Le jeune homme attrapa la poignée de la porte, et l'enclencha, prêt à pousser le battant vers l'extérieur, pour revenir sur la place.

 

- Vous voulez les deviner. »

 

Et alors il poussa la porte, et déboucha sur la place de Coxtin, où les habitants se réunissaient autour de l'église en ruine. Dans le TARDIS refermé, le Docteur restait bouche bée, impuissant, laissant partir celui qui avait sauvé sa vie et celle de ses compagnons dans les illusions de Gallifrey. Et après quelques secondes, il se retourna, sous les yeux de Clara et de Jonas, qui avaient du mal à comprendre ce qui se passait, et il arriva face à la grande manette de la console.
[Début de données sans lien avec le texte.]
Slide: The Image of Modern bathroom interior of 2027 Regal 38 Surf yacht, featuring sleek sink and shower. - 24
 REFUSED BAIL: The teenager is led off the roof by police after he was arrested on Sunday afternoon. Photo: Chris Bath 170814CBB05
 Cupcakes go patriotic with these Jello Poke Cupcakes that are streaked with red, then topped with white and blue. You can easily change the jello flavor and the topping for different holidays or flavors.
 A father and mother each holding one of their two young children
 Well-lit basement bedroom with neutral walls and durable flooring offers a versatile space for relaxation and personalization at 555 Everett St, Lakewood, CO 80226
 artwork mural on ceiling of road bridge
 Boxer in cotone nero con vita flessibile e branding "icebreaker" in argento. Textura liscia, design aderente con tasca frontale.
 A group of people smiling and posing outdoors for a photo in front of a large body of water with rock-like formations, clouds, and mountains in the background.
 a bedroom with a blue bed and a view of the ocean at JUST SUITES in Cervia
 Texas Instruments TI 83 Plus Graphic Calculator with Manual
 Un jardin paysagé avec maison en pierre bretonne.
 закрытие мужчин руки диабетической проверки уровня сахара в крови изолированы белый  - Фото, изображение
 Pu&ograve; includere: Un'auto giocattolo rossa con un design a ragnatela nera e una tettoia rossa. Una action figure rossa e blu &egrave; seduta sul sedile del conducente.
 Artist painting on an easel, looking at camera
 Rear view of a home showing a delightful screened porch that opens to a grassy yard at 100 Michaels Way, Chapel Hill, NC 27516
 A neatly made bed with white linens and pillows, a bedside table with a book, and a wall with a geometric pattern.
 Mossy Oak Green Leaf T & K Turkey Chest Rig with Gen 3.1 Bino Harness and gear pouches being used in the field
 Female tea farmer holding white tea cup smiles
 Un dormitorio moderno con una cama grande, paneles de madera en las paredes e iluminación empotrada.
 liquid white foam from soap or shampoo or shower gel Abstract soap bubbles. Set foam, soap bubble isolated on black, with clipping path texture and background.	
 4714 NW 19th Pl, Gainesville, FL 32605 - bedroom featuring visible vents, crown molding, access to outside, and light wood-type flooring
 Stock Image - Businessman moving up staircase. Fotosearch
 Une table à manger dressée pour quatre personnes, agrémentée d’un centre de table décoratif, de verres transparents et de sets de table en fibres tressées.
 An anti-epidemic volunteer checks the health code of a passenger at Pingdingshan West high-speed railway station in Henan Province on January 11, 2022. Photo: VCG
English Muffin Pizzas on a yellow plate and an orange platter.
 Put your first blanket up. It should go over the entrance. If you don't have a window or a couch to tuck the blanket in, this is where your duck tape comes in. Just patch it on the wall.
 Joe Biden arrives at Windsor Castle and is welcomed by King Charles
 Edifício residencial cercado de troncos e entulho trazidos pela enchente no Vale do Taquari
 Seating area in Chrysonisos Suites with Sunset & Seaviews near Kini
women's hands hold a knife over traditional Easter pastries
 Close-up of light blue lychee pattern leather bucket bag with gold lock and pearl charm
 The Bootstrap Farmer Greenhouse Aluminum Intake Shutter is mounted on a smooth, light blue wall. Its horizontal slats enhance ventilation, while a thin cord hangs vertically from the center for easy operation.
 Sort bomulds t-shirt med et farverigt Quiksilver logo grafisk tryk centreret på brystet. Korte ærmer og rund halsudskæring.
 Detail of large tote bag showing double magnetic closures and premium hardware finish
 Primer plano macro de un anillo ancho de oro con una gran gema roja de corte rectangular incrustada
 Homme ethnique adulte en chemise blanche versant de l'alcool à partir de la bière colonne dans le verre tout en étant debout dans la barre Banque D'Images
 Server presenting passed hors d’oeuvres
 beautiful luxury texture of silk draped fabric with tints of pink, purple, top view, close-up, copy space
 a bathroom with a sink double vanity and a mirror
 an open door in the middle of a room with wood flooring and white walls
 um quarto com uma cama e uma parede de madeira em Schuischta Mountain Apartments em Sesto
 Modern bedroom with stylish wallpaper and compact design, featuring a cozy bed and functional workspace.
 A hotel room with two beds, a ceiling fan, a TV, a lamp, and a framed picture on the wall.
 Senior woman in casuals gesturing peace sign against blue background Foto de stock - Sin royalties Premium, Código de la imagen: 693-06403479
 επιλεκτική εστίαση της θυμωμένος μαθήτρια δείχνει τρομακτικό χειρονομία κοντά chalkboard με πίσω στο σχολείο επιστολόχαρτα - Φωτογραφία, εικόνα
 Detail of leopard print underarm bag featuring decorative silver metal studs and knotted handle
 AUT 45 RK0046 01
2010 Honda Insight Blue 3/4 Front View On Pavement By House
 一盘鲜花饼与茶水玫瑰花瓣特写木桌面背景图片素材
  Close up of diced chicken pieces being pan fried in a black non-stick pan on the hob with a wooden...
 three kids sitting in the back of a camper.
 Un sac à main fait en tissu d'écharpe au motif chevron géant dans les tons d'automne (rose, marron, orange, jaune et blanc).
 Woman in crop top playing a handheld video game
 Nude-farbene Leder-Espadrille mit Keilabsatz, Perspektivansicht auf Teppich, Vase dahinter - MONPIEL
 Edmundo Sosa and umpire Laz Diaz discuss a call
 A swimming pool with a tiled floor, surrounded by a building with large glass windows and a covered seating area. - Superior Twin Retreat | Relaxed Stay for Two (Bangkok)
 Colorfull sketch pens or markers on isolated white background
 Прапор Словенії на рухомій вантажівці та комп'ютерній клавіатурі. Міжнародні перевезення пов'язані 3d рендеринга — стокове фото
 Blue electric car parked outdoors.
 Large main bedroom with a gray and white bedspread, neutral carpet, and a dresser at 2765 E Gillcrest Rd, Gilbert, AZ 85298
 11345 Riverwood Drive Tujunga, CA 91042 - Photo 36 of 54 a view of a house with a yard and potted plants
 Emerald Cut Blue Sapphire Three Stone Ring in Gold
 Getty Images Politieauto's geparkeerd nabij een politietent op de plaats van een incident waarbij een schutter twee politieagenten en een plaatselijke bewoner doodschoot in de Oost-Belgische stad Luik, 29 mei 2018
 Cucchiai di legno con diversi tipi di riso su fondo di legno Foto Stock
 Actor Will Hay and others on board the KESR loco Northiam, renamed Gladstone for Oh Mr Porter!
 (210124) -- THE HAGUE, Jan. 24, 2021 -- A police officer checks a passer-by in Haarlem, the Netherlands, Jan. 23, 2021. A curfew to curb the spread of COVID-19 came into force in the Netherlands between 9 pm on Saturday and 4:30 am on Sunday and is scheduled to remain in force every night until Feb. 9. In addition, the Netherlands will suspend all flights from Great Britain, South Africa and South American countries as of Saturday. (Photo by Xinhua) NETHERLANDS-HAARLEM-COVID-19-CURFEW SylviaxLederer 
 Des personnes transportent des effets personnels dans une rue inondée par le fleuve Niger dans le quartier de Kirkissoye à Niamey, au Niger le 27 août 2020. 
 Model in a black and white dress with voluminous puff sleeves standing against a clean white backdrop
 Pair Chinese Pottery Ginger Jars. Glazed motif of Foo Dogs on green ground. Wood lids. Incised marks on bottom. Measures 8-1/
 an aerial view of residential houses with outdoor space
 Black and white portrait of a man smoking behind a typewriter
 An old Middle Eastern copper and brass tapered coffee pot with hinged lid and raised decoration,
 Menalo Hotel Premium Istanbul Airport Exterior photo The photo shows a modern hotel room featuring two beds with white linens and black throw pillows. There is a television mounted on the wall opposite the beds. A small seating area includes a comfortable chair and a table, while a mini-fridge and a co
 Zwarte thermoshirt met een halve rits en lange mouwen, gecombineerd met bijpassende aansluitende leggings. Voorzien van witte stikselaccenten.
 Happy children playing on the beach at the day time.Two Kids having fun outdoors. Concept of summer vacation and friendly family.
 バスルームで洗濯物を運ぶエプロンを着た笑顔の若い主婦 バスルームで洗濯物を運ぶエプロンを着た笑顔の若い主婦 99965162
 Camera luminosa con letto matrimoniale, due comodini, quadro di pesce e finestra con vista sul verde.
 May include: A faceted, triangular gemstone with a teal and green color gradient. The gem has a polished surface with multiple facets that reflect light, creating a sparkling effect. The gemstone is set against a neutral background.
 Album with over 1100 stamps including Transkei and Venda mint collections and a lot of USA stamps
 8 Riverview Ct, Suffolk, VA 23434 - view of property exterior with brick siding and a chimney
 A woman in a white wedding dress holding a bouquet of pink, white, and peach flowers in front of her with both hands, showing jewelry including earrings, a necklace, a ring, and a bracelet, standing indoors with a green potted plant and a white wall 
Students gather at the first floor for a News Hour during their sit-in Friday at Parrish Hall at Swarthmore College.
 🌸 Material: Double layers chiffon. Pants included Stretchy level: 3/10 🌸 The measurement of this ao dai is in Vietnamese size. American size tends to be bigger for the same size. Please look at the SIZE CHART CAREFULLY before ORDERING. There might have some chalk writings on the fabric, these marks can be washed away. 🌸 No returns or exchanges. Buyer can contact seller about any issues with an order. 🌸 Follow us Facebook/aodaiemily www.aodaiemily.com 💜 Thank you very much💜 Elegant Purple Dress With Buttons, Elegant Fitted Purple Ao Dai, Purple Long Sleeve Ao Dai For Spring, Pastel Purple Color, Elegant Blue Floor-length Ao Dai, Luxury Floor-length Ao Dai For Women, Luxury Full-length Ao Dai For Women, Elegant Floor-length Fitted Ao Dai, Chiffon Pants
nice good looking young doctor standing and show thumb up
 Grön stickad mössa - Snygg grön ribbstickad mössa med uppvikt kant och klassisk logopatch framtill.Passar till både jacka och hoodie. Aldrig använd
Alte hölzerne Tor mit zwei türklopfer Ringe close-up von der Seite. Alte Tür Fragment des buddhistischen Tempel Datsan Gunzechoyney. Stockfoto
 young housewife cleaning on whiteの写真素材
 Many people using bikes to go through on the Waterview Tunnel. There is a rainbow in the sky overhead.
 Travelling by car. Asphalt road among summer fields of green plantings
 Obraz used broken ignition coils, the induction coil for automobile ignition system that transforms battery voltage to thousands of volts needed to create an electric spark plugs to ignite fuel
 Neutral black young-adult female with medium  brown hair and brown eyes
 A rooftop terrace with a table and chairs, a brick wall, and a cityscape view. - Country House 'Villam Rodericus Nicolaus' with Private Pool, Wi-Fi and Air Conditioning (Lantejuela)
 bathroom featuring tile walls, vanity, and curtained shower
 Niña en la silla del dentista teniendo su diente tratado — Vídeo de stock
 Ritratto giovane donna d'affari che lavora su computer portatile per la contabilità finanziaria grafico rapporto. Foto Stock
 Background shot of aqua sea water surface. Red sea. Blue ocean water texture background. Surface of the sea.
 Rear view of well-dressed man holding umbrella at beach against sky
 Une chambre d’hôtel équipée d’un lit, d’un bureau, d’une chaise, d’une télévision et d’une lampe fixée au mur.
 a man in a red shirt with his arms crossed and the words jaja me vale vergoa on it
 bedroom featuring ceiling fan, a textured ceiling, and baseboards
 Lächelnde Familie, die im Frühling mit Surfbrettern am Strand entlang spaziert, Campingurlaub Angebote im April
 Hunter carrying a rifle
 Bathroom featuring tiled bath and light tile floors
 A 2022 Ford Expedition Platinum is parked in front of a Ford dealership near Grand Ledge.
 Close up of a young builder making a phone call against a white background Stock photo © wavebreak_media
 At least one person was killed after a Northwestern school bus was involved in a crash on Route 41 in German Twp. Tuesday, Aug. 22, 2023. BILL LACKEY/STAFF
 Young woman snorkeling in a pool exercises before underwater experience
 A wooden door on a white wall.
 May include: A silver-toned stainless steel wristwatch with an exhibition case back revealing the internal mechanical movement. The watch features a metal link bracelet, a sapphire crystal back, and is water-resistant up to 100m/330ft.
Un soupir, un léger souffle... C'est tout ce qu'il fit. Une pensée pour Clarisse lui traversa l'esprit. Les souvenirs allaient le hanter, et la seule chose qu'il pouvait faire, c'était s'éloigner.

 

« Clara? demanda-t-il avec un ton qui montrait bien que ce n'était pas une simple apostrophe, mais la question qu'il voulait lui poser.

 

La jeune fille s'approcha de lui, caressa la console du TARDIS, regarda autour d'elle, croisant le regard de Jonas, légèrement triste, et soupira. Il fallait choisir, et bien elle avait choisi. Elle prit la grande main du Seigneur du Temps entre ses doigts, comme pour lui redonner confiance, et lui chuchota sa réponse.

 

- Je reste Docteur... Je reste. »

 

Alors, de son autre main, l'homme triste dans sa boite bleue abaissa la manette, et le silence des questions sans réponses fut remplacé par la respiration mécanique du TARDIS, qui jamais n'avait semblé être aussi froide, à l'oreille du Docteur.